Mit Megafon zogen wir durch die anderen Fakultäten, wiesen auf miese Studienbedingungen hin, auf veraltete Inhalte und überfüllte Seminare, bis sich selbst die Wirtschaftswissenschaftler und Juristen dem Streik anschlossen. Lehrreicher als alle späteren Seminare waren die Versuche der Selbstorganisation. Autonome Seminare widmeten sich bis dahin kaum beachteten Themen wie der Konzentration wirtschaftlicher Macht, Aktionen wurden verabredet, im „Inhaltsrat“ diskutiert, was Ziel des „Uni-Muts“ sein sollte.

In der Rostlaube mit einem langhaarigen, komplizierten Philosophen

Weil linke Studis auch damals schon viel redeten, vom Hundertsten ins Tausendste kamen und überhaupt die ganze Welt aus den Angeln heben wollten, fand ich mich schließlich am Tag vor einer großen Demo mit einem langhaarigen, klugen, aber eher komplizierten Philosophen in der Rostlaube wieder und formulierte mit ihm die zehn Forderungen, die wir Politik und Öffentlichkeit präsentieren wollten.
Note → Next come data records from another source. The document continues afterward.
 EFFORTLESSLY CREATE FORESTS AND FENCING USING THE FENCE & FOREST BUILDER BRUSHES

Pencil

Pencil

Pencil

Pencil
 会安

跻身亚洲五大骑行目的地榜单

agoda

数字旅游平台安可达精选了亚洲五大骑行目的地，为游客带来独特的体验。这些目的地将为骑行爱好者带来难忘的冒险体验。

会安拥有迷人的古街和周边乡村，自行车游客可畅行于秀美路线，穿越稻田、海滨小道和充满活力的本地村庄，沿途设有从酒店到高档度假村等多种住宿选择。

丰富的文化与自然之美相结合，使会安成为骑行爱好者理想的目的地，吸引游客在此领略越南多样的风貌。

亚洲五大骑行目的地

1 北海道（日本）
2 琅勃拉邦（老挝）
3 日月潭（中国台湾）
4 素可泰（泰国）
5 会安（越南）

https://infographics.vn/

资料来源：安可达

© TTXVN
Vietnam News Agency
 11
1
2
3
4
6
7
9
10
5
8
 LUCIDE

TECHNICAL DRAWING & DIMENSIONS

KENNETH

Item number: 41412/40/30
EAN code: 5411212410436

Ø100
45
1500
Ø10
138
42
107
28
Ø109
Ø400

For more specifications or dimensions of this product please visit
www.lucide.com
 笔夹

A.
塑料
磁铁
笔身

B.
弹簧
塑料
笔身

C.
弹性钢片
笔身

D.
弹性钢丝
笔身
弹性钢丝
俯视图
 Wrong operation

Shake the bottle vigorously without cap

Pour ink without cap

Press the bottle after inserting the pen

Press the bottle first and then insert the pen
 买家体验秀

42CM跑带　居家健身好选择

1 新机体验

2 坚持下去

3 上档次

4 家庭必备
Mehr Personal, mehr selbstbestimmtes Lernen, mehr interdisziplinäre Angebote über die Fächergrenzen hinweg. Die gab es am Lateinamerika-Institut schon Ende der 1980-er Jahre. Und später bildeten die Regionalwissenschaften eine Grundlage für den Status der FU als Exzellenzuniversität. Insofern hat es sich auch für die Hochschule gelohnt, dass wir aktiv geworden sind und uns gewehrt haben.